Many folk have their stoves at the very front of the boat in the saloon - this is generally fine but if it's the only source of heat on the boat, by the time you get to the back end, it's freezing. To counter this, there is a product called an "Eco fan" - it sits on top of the stove and uses electric generated by the heat of the stove, to power it's fan, thus pushing warm air in which ever direction it's pointing. The result can be an increase of 4-5 degrees celius at the back,
On our design layout, the stove is slap bang in the middle of the boat, against the bathroom wall bulkhead and facing towards the back.
My plan is to cut a 4 inch hole through the bulkhead into the bathroom, install a silent 12v computer fan and use ducting to direct hot air around the top of the stove, down the bathroom floor coming out at the base of the shower... with the bedroom door ajar, this should increase the temp in there too but more importantly mean the shower will feel nice and warm.
The Morso IS an expensive stove but it's cast iron as opposed to the steel versions we'd considered before... the cheapest I've found is a little under £900 for the stove and by the time you'd added a twin wall (thanks Europe) flue kit, we're looking at about £1500 before we fit it.
It has to be done...
I have to go to work now, part 2 will follow shortly.
Until next time...
2 comments:
The ecofan actually does a wonderful job of directing the heat from the cabin roof downward.

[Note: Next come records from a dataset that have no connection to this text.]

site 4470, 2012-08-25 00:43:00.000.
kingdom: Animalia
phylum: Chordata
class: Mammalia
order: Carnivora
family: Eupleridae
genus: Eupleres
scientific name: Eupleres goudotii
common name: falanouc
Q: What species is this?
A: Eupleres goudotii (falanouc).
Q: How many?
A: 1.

If you have the stove in the centre of the boat then you can only use that heat one way. Maybe you need two fans, one facing back, one front... Trouble is you wont have any room to have a kettle on the boil all day!
Thanks Sue - that's good to read from a boater's perspective. We'll definitely have one of them pointing towards the back of the boat - hopefully to shift some heat towards the dinette. With luck, the fan through into the bathroom should make the bedroom more comfortable too without having to have the radiators on too much.